A random gorgeous day in January yesterday, so I abandon my computer and picked up my camera to explore the garden surrounding the house. While browsing through my favorite photos after my outdoor excursion, I came up with the idea of using a photo of a pink magnolia as a layer in a cigarette tin collage. I glued a piece of paper with gold butterflies down first. Then printed the pink magnolia bloom on a piece of tracing paper. The glue created the ripple effect. Next the girl and the embellishments. And done! What a great way to use my mixed-media collages and my photography.
Although the glue hasn’t dried yet on this piece, I just had to share it. I found this yellow flower box at hobby lobby and knew a party was just waiting to happen inside. While some many aspects of this piece follow my traditional format, the girl, the buttons, the red mary janes. Be sure to notice the dangling christmas lights (too much fun!) and the dried hydrangea petal in her hair. Her skin is made up of french words and a nice big green bow ties together her top and bottom. Enjoy.
While still at the Scotts Antique Market, but after I bought my ceiling tiles (which I will discuss in a later post) I came across a very peculiar blue box with pealing paint. “Its a clock box,” the man told me. “Some have glass, but the one you’re holding does not.” It almost resembled a bird house for a big bird, who likes tight quarters. There was no longer a working clock inside, just a little dirt and lots of possibilities. The door worked and closed with a latch. I was sold.
It took me a couple of days of thinking to figure out what to do with it (completing the cigarette tin helped). The tricky part of the clock box is the cut out circle in front. The piece had to work with the door open or closed. I started by sketching up a random skirt design, that I hoped hadn’t done before. Then the paper selection, glueing and painting. And the ripping of paper when the door wouldn’t close. The the painting of the ceiling because of the ripped paper. And finally sanding the door down for it to finally close properly without ripping the paper. All that work only then to remember, the tricky part of the clock box, making sure it works both open and closed. Words that children shouldn’t hear went through my mind. Does it work? I think it is up to the viewer to decide, to think anything else might drive me crazy.
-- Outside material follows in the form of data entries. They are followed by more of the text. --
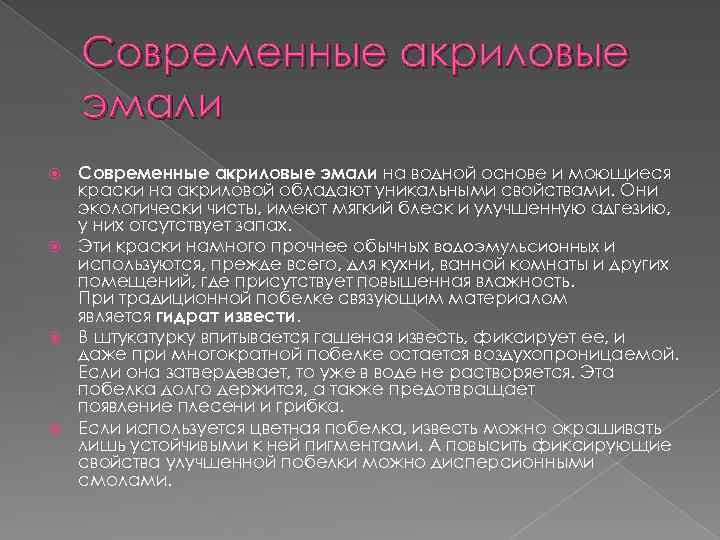 Современные акриловые эмали

Современные акриловые эмали на водной основе и моющиеся краски на акриловой обладают уникальными свойствами. Они экологически чисты, имеют мягкий блеск и улучшенную адгезию, у них отсутствует запах.

Эти краски намного прочнее обычных водоэмульсионных и используются, прежде всего, для кухни, ванной комнаты и других помещений, где присутствует повышенная влажность. При традиционной побелке связующим материалом является гидрат извести.

В штукатурку впитывается гашеная известь, фиксирует ее, и даже при многократной побелке остается воздухопроницаемой. Если она затвердевает, то уже в воде не растворяется. Эта побелка долго держится, а также предотвращает появление плесени и грибка.

Если используется цветная побелка, известь можно окрашивать лишь устойчивыми к ней пигментами. А повысить фиксирующие свойства улучшенной побелки можно дисперсионными смолами.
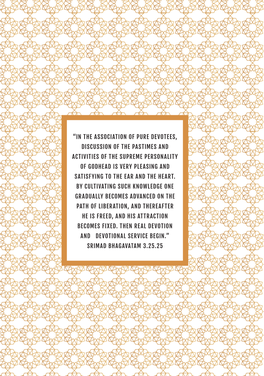 "IN THE ASSOCIATION OF PURE DEVOTEES, DISCUSSION OF THE PASTIMES AND ACTIVITIES OF THE SUPREME PERSONALITY OF GODHEAD IS VERY PLEASING AND SATISFYING TO THE EAR AND THE HEART. BY CULTIVATING SUCH KNOWLEDGE ONE GRADUALLY BECOMES ADVANCED ON THE PATH OF LIBERATION, AND THEREAFTER HE IS FREED, AND HIS ATTRACTION BECOMES FIXED. THEN REAL DEVOTION AND DEVOTIONAL SERVICE BEGIN."
SRIMAD BHAGAVATAM 3.25.25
In searching for alternative background materials from canvas, I ventured to the Scott’s Antique Market. Initially, I went to find vintage tin ceiling tiles, but stumbled upon this Lucky Strike cigarette tin first. I fell in love with it. Instantly, I envisioned a traveling girl inside. Originally priced at $12, I paid $10. The merchant said it was a rare one, I am not sure if this was true or not, but it was a true treasure to me.
After cleaning the tin, I taped off the edges and sprayed painted the inside a bubble-gum pink. Once it was dry, I continued on with traditional methods of cutting paper, glueing and painting. Unfortunately, I ran out of room for a quote, but I like the window, just as much.